Myogenic problems occur as a result of cystic calculi, cystitis, and accumulation of sabulous or mucoid urinary sediment (sludge) in the bladder. The most common form is with sludge accumulation in geldings. The weight of this material stretches the detrusor muscle over time preventing normal contraction and micturition. Severe distentions can breakdown tight junctions preventing depolarization waves from travelling across the detrusor muscle. As the disease progresses and secondary cystitis and urethritis (ammonia and bacteria) ensue, urethral dysfunction leads to incontinence. This can occur with no other signs of neurologic disease. Urine dribbling and perineal scalding are noted. Rectal examination reveals bladder distention. Earlier in the disease, there is urethral resistance to manual expression of urine. As the disease progresses, the urethral can be involved and the bladder easily expresses.
Cystitis and urethritis can lead to clinical signs of incontinence. Sometimes these diseases complicate upper motor neuron, lower motor neuron, and myogenic bladder disease as urinary retention leads to cystitis. Cystitis can also occur rarely as a primary disease and can lead to irritation of stretch receptors in the bladder wall causing regular stimulation of micturition. This can lead to frequent urination (pollakiuria). Horses commonly frequently posture to urinate as a result of abdominal pain so this must be differentiated from colic.

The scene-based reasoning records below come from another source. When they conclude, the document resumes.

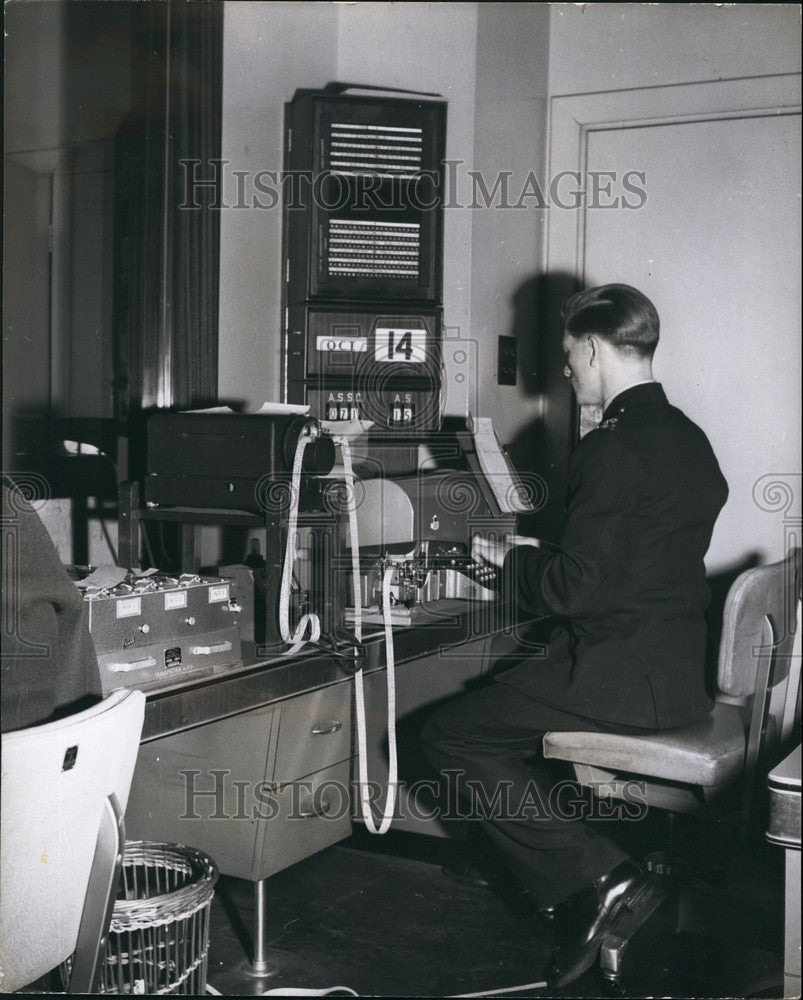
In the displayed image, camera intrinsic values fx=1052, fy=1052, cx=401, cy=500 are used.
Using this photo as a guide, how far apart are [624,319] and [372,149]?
1141mm

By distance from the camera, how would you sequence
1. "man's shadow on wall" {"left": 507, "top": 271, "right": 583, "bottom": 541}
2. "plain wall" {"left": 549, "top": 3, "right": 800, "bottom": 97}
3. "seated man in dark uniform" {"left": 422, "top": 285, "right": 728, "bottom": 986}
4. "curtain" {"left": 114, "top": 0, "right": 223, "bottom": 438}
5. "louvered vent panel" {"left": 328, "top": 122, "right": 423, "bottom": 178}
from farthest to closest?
1. "man's shadow on wall" {"left": 507, "top": 271, "right": 583, "bottom": 541}
2. "plain wall" {"left": 549, "top": 3, "right": 800, "bottom": 97}
3. "louvered vent panel" {"left": 328, "top": 122, "right": 423, "bottom": 178}
4. "curtain" {"left": 114, "top": 0, "right": 223, "bottom": 438}
5. "seated man in dark uniform" {"left": 422, "top": 285, "right": 728, "bottom": 986}

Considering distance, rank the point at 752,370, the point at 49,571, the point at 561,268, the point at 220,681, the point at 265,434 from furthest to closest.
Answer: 1. the point at 561,268
2. the point at 752,370
3. the point at 265,434
4. the point at 220,681
5. the point at 49,571

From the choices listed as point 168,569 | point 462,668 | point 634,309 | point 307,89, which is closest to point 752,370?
point 634,309

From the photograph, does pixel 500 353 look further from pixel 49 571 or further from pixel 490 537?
pixel 49 571

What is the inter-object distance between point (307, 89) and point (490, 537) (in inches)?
65.3

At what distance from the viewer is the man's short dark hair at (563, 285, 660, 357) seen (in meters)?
2.57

Diagnosis of these conditions is most commonly based on careful observation of clinical signs and examination of the bladder on rectal exam. Pressure testing can be performed to determine the amount of function of the urethra and detrusor in cases where adequate assessment via rectal examination is not possible. Identification of other neurologic signs, cerebrospinal fluid cytology and antibody testing (EPM), herpes virus PCR and serology, and West Nile Virus Capture ELISA can help differentiate etiologies of neurologic disease. Therapy should be directed at the specific etiology and at avoiding urine retention via intermittent or indwelling catheters. Antimicrobial therapy becomes important for secondary bacterial cystitis.
Urolithiasis and sabulous cystitis can often be identified via rectal examination or via rectal examination. Catheterization and removal of urine may facilitate palpation of urolithiasis. Endoscopic examination of the bladder can confirm rectal examination findings and estimate the size of the stones for planning removal.
Pharmacologic support of bladder function can improve bladder function. The alpha-adrenergic blocker phenoxybenzamine (0.7 mg/kg per os every 6 hours) helps to reduce urethral resistance facilitating emptying of the upper motor neuron bladder. Bethanochol chloride (0.25 to 0.75 mg/kg subcutaneously 3 times daily; 80 mg PO 3 times daily) is a parasympathomimetic agent that mimics the action of acetylcholine to increase the tone of the detrusor muscle. If the bladder is completely paralyzed, bethanechol will not generate contractions.